MORE than two-thirds of the United Nations security council’s members demanded on Monday that the Taliban rescind all policies and decrees oppressing and discriminating against women and girls.
The UN said the Taliban must end attacks including its ban on girls receiving education above Year 6 and women’s right to work and move around freely.
A statement by 11 of the 15 council members condemned the Taliban’s oppression of women and girls since they took power in August 2021, and again insisted on their equal participation in public, political, economic, cultural and social life — especially at all decision-making levels seeking to advance international engagement with Afghanistan’s de facto rulers.
Guyana’s UN ambassador Carolyn Rodrigues-Birkett read the statement, surrounded by ambassadors of the 10 other countries, before a closed council meeting on UN secretary-general Antonio Guterres’s conference with more than 25 envoys to Afghanistan in Qatar’s capital, Doha, last week.
The 11 council nations supporting the statement were Ecuador, France, Guyana, Japan, Malta, Sierra Leone, Slovenia, South Korea, Switzerland, Britain and the United States.
Russia, China, Mozambique and Algeria did not sign.
Each of the countries that declined to sign has traditionally objected to the UN interfering in the internal affairs of other countries.
Afghan civil society representatives, including women, participated in the Doha meeting.

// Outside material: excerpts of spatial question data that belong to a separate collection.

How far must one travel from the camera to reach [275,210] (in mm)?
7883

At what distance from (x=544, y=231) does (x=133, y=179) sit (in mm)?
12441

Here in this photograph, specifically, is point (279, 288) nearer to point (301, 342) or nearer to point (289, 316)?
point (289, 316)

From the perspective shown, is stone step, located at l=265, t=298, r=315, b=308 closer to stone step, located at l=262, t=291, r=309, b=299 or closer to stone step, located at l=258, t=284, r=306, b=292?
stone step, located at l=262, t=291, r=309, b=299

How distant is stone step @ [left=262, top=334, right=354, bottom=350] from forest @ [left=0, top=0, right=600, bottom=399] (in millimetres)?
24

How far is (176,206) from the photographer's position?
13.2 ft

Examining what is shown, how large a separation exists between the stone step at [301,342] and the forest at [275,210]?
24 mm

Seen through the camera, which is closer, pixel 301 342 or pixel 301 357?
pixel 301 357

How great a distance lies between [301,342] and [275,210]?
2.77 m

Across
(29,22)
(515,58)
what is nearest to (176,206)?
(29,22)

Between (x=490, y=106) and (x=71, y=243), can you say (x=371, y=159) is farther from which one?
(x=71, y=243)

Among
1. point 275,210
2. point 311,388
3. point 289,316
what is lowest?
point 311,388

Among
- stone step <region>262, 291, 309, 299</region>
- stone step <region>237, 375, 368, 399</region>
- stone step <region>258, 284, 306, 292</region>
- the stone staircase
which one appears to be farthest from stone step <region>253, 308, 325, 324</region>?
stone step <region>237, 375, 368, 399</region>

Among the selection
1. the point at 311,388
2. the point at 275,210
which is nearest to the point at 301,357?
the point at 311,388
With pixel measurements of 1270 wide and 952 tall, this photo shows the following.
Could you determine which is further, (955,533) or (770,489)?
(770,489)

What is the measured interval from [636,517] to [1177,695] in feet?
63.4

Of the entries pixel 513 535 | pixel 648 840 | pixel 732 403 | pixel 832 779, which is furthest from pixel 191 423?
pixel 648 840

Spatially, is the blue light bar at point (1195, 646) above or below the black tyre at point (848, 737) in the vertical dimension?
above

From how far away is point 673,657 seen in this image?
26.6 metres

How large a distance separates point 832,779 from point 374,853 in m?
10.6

The Taliban refused to attend, its foreign ministry saying in a statement that its participation would be “beneficial” only if it was the sole and official representative for the country at the talks.
The Taliban have not been recognised by any country, and the UN envoy for Afghanistan last year warned them that international recognition as the country’s legitimate government will remain “nearly impossible” unless they lift the restrictions on women.